EXERCISE OBJECTIVE>
Reproduce the stretch from "Josh EidelsonUpdate (10" through "as originally planned." in the article on the Walmart warehouse strike, replacing "rally" with "march".

EXCERPT PROVIDED>
Thursday, warehouse workers will launch a one-day walk-out which could spread further, including to Walmart stores.
Josh EidelsonUpdate (10 pm Tuesday, November 13): According to a Warehouse Workers United spokesperson, Mira Loma warehouse workers experienced a new wave of retaliation Tuesday. In response, the workers decided tonight to begin their strike a day early, at 8 am Pacific Time Wednesday. The strike will continue into Thursday, when workers will rally with supporters as originally planned.
Thursday, Walmart warehouse workers are headed back to the picket line. At 8 am PST, twenty-some workers in Mira Loma, California, plan to launch a one-day walkout that could spread to more workers, including retail employees in Walmart stores. Thursday’s strike will be the latest in an unprecedented wave of work stoppages throughout the retail giant’s US supply chain. It follows strikes by seafood workers in June, by warehouse workers in September, and by 160 retail workers in twelve states last month. It comes a week before Black Friday, the post-Thanksgiving shopping extravaganza that workers have pledged—barring concessions from the company—will bring their biggest disruptions yet.
“Hopefully it will make a dent in their production…” said Raymond Castillo, “and it gets their attention, that we’re not playing around.” Castillo and other Mira Loma workers struck in September, and voted Sunday to do it again on Thursday. According to Castillo, workers started organizing because of unsafe and unsanitary conditions: crooked ramps caused serious injuries; workers’ drinking water came from a hose. The organizing brought retaliation, which inspired a strike, which drew more punishment. “Since we’ve all been retaliated against,” said Castillo, “it was a pretty easy decision for all of us to go back on strike.”
On paper, Castillo and his co-workers are employed by a Walmart subcontractor, Warestaff. But because Walmart is the beneficiary of all of his work, and the boss of his boss’ boss, Castillo says his conditions are all Walmart’s fault. Walmart does not agree. But Wisconsin Walmart store worker Jackie Goebel does: “All of us that work for Walmart, either on the retail end of it, or on the warehouse end of it, have the same issues.”

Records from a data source

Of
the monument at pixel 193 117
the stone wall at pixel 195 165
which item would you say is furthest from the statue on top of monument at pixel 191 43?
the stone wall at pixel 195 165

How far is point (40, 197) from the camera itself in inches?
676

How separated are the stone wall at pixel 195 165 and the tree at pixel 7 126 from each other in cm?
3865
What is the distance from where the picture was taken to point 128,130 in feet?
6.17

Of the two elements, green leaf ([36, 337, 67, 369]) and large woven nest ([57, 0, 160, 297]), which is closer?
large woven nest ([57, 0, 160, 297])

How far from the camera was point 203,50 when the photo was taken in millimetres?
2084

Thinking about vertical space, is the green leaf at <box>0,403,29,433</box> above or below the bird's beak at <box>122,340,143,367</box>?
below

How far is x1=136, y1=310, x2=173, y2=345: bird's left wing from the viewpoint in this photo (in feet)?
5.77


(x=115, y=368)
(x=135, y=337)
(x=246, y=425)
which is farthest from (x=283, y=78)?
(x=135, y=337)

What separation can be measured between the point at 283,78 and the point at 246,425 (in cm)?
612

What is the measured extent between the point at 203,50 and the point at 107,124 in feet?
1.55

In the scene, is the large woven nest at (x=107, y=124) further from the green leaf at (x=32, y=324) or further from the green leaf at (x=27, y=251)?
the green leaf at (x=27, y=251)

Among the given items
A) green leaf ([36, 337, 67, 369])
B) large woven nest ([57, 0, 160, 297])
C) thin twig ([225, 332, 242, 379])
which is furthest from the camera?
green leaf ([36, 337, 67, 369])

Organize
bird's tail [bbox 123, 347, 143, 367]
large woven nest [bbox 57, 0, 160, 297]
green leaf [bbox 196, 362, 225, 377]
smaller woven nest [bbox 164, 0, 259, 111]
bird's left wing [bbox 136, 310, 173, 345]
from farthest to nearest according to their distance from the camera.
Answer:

SOLUTION BELOW>
Josh EidelsonUpdate (10 pm Tuesday, November 13): According to a Warehouse Workers United spokesperson, Mira Loma warehouse workers experienced a new wave of retaliation Tuesday. In response, the workers decided tonight to begin their strike a day early, at 8 am Pacific Time Wednesday. The strike will continue into Thursday, when workers will march with supporters as originally planned.